TASK MATERIAL:

====================

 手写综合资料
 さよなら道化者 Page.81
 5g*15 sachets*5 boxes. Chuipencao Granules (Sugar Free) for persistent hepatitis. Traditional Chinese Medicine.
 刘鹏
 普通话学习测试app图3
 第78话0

====================

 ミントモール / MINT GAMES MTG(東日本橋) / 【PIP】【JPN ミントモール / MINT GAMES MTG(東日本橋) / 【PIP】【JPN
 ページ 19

====================

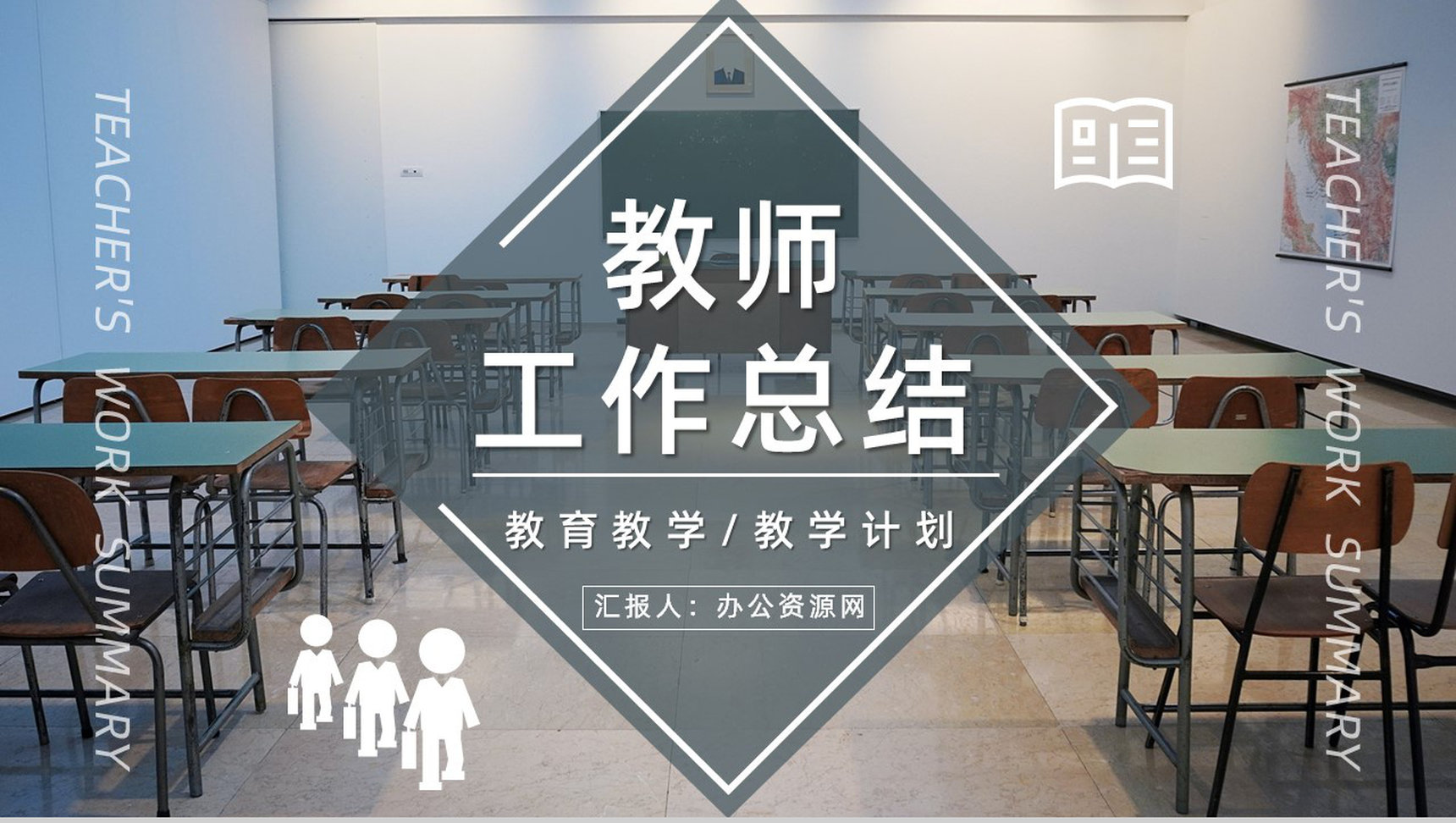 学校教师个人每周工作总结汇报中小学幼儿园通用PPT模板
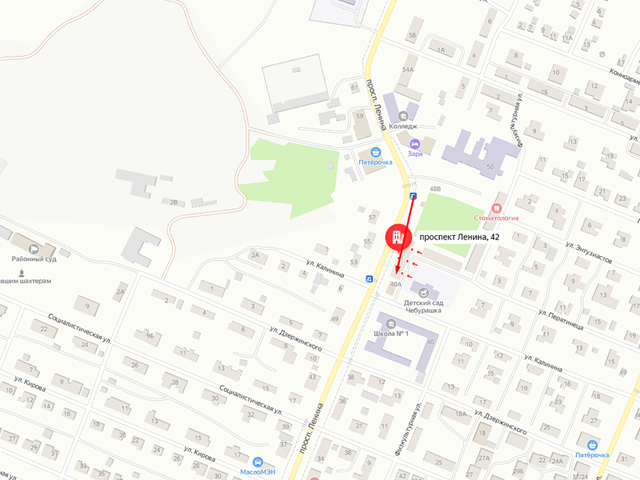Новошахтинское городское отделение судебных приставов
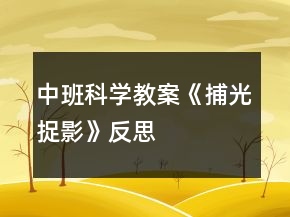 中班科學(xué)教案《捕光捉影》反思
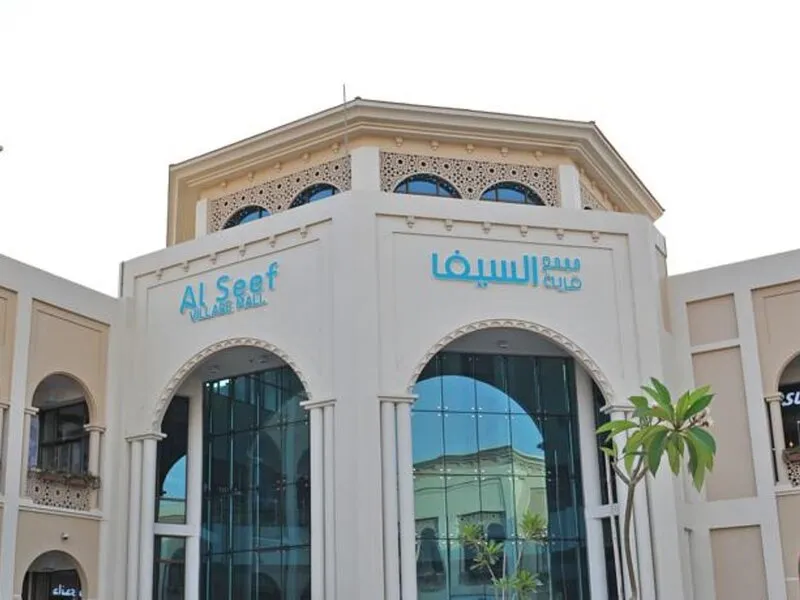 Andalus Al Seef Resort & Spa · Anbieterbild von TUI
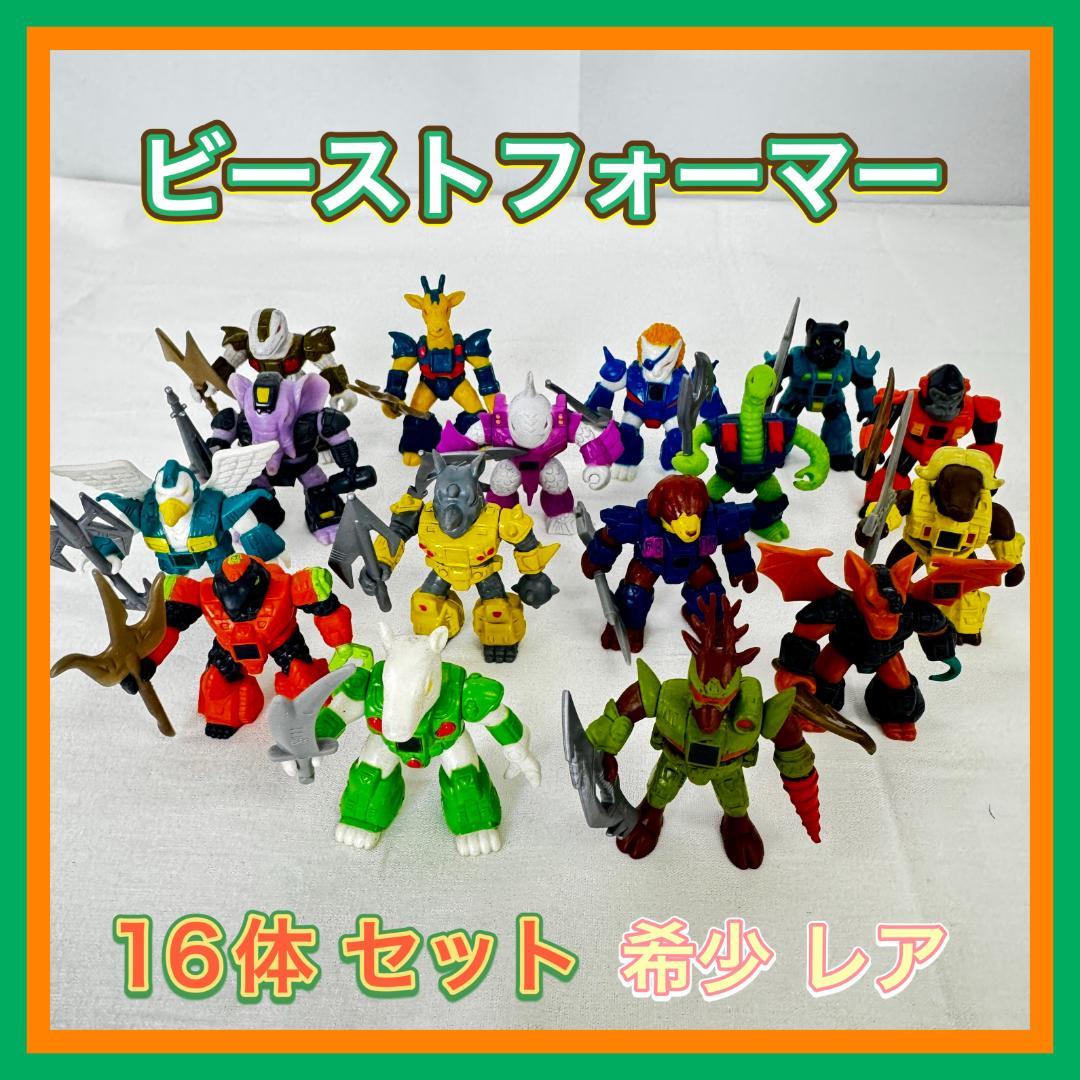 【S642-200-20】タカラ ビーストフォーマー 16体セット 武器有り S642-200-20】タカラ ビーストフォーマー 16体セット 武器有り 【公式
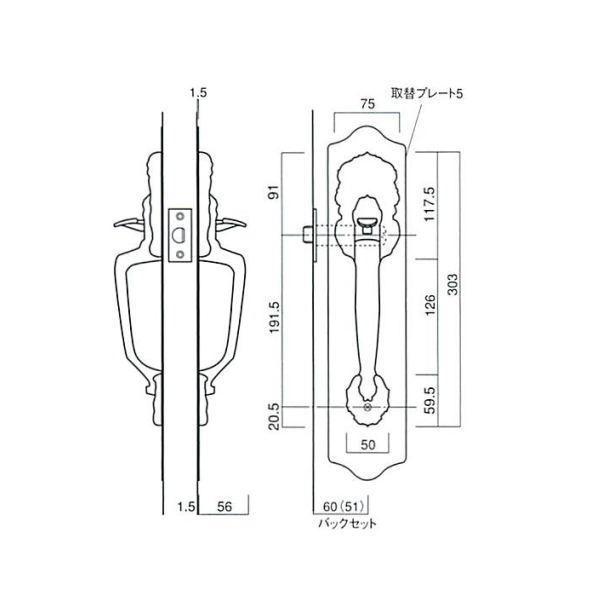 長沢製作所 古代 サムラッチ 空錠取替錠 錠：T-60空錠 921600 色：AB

====================

PROBLEM DETAILS:
What you return from the records above should be exactly everything from the line with "中班科學(xué)教案《捕光捉影》反思" down to the line with "長沢製作所 古代 サムラッチ 空錠取替錠 錠：T-60空錠 921600 色：AB", both kept, and no pictures.

ANSWER TO THE EXERCISE:
 中班科學(xué)教案《捕光捉影》反思
 Andalus Al Seef Resort & Spa · Anbieterbild von TUI
 【S642-200-20】タカラ ビーストフォーマー 16体セット 武器有り S642-200-20】タカラ ビーストフォーマー 16体セット 武器有り 【公式
 長沢製作所 古代 サムラッチ 空錠取替錠 錠：T-60空錠 921600 色：AB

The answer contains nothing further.